TEKST ▸
□ □ □
We genoten de rest van de middag van het heerlijke weer op de bank op de waranda van Baton Rouge. Ondertussen zocht ik, onder het genot van enkele blonde Val Dieu’tjes, op de iPad van Richard een Suzuki dealer in Chambery, wat een van onze volgende stops zou zijn. Misschien dat ze hier wel de juiste vervangingsonderdelen zouden hebben. Erg fijn dat Baton Rouge een fatsoenlijke gratis WiFi verbinding heeft!
Na een wederom heerlijke maaltijd in Baton Rouge en wederom de nodige biertjes was het weer ouderwets gezellig in en aan de bar.
Zaterdag 24 september 2011
Na een goede douche, een aantal flinke koppen koffie en een stevig ontbijt was het tijd de motoren weer te gaan bepakken en onze trip naar de Vogezen te vervolgen. We waren al bijna halverwege de trip, dus dat we pas om half 11 wegreden maakte niet zo veel uit. Via de N68 reden we Luxemburg in. Bij Nordpneus hadden ze voor Richard niet de juiste maat op voorraad liggen dus zijn achterbandje mocht nog even wat langer mee dan gepland. Bij de Q8 naast Nordpneus werden gelijk de tanks gevuld met goedkope Luxemburgse benzine. Via Dasburg vervolgden we de weg richting Vianden. Bij het kijken in mijn spiegels zag ik plots iets wits waar normaal het deksel over Richard zijn koffer hoorde te zitten. De koffer was dus opengesprongen. Slechts een vestje was er uit gevallen en de rest bleef netjes achter de spanbandjes in de koffer hangen. Nadat ik een paar km terug gereden was om het verloren vestje van Richard van de weg af te halen had hij zelf al een spanband te voorschijn getoverd om zo de koffer dicht te houden. We konden weer verder!
In Dasburg werd er even bij Du Pont aangelegd om een kop soep te eten welke na al de biertjes van de avond ervoor wonderen deed verrichten. Ik voelde me ineens weer een stuk beter.
□ □ □
FRAGMENTEN UIT ITEMS ▸

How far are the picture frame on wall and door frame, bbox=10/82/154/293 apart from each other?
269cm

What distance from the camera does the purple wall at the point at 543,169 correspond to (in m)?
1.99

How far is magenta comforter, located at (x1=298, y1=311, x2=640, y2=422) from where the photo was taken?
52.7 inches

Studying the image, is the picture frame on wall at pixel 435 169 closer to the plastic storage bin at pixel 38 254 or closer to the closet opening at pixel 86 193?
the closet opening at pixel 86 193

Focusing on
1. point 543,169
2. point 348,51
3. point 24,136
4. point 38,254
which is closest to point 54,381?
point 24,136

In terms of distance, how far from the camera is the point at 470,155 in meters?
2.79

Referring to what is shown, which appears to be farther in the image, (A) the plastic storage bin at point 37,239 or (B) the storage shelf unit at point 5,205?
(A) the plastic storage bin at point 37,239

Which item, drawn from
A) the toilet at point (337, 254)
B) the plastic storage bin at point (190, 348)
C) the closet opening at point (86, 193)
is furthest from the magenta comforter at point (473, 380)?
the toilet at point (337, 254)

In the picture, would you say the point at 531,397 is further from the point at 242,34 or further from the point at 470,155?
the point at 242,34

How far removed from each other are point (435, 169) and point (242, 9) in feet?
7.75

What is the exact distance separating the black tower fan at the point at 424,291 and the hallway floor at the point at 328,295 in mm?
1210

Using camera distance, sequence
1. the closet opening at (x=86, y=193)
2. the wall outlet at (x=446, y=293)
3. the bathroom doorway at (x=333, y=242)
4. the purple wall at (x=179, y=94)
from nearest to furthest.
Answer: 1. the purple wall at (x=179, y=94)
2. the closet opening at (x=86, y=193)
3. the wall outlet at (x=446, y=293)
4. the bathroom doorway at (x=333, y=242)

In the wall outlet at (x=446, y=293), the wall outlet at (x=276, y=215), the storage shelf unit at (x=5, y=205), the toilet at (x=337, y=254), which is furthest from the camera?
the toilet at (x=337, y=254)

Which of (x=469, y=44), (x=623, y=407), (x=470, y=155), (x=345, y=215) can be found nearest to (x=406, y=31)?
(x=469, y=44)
□ □ □
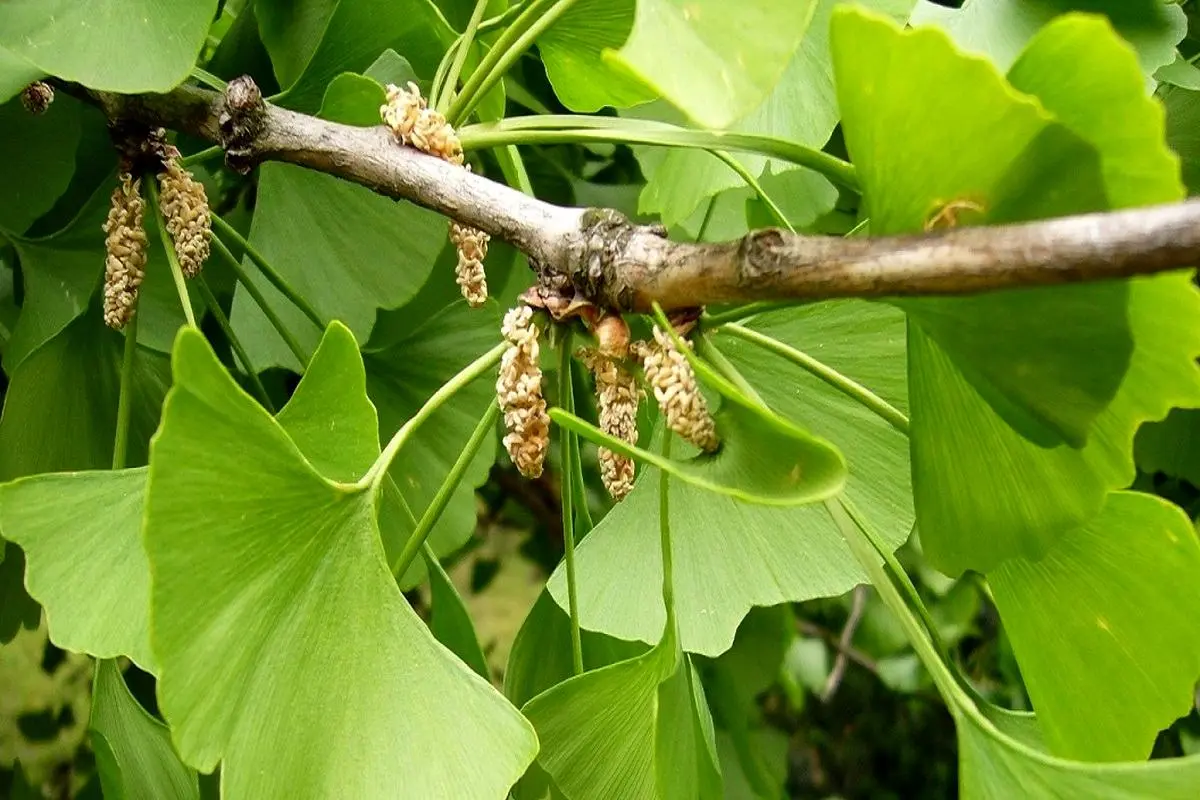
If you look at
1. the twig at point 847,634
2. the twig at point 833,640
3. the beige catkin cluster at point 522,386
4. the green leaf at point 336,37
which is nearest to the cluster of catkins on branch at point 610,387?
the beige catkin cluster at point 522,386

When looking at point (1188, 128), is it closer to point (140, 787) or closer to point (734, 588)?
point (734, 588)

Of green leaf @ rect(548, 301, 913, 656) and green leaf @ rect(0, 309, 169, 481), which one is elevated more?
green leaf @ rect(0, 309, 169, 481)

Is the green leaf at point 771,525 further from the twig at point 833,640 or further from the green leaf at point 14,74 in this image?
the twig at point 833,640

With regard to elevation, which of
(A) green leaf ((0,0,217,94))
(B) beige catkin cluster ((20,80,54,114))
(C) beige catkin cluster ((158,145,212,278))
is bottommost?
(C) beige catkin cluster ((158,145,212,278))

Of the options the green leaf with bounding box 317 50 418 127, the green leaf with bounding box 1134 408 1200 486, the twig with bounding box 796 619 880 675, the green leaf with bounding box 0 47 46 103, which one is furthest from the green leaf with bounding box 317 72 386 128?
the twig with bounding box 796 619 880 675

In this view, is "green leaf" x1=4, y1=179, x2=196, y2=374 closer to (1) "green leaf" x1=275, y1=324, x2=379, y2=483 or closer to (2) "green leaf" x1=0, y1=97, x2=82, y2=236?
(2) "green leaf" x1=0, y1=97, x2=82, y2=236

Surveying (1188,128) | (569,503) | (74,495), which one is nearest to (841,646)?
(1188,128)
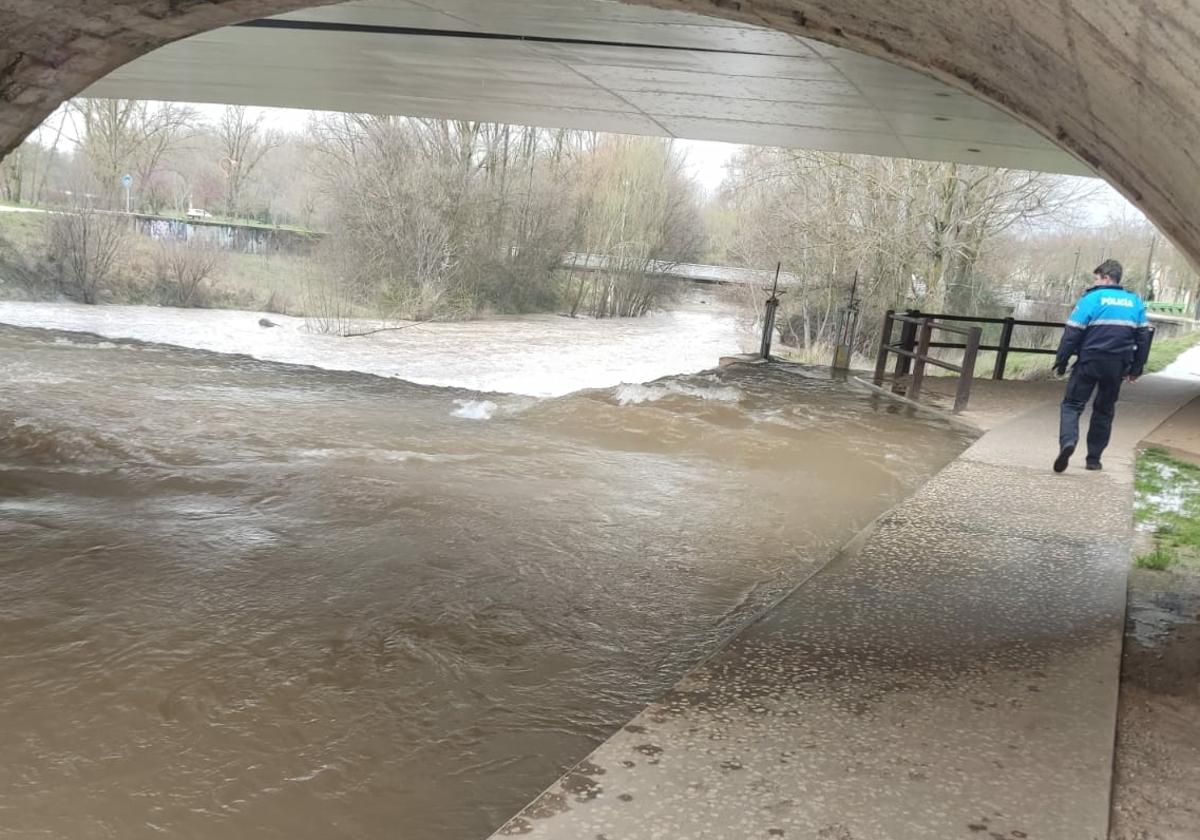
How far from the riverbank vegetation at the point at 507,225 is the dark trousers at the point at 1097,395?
□ □ □
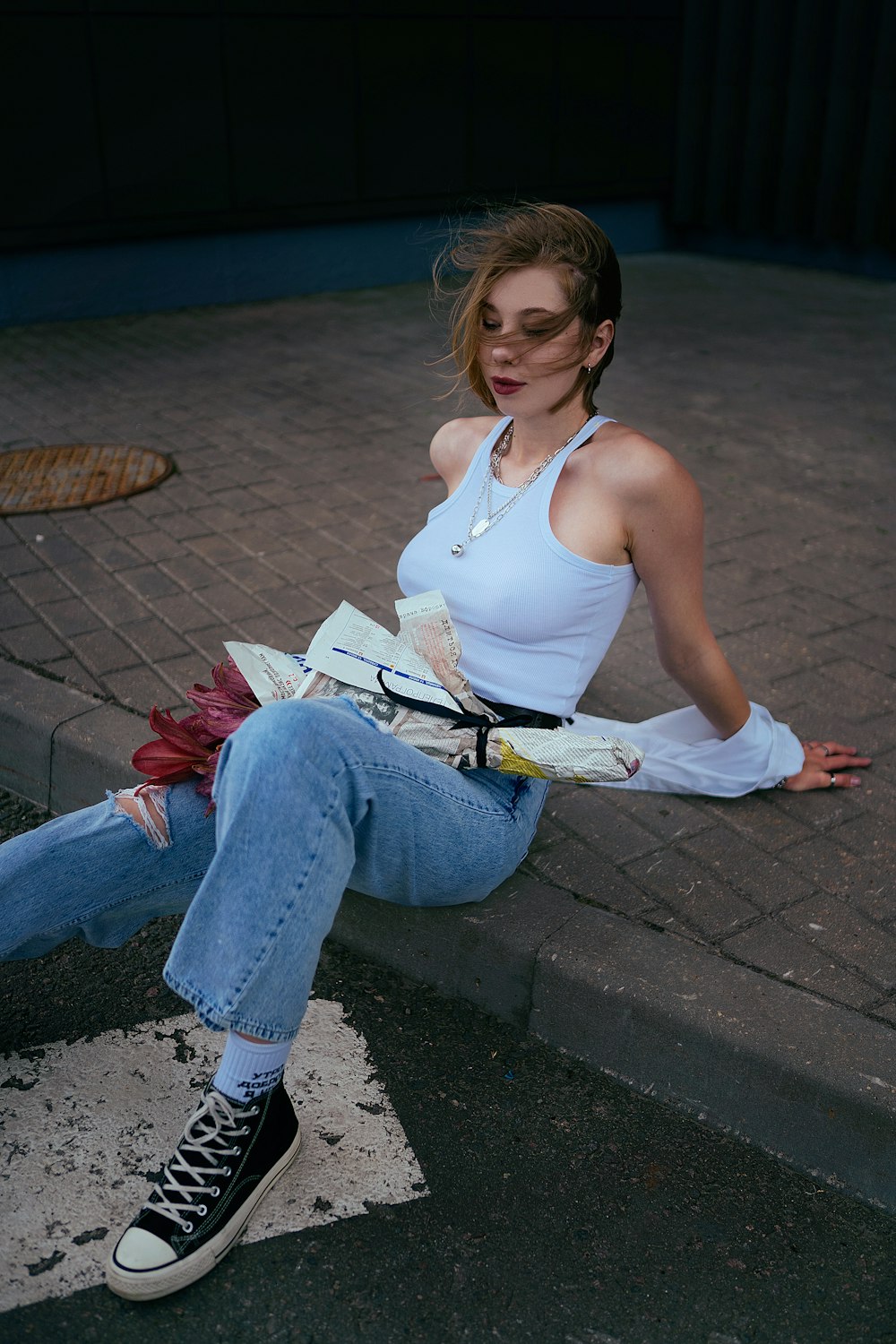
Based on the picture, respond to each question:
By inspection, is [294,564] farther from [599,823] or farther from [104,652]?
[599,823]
□ □ □
OPDRACHT ▸ Geef uit het reisverslag alles van "We genoten de" tot en met "aan de bar." woord voor woord weer. De items staan los van het reisverslag.

JOUW ANTWOORD ▸
We genoten de rest van de middag van het heerlijke weer op de bank op de waranda van Baton Rouge. Ondertussen zocht ik, onder het genot van enkele blonde Val Dieu’tjes, op de iPad van Richard een Suzuki dealer in Chambery, wat een van onze volgende stops zou zijn. Misschien dat ze hier wel de juiste vervangingsonderdelen zouden hebben. Erg fijn dat Baton Rouge een fatsoenlijke gratis WiFi verbinding heeft!
Na een wederom heerlijke maaltijd in Baton Rouge en wederom de nodige biertjes was het weer ouderwets gezellig in en aan de bar.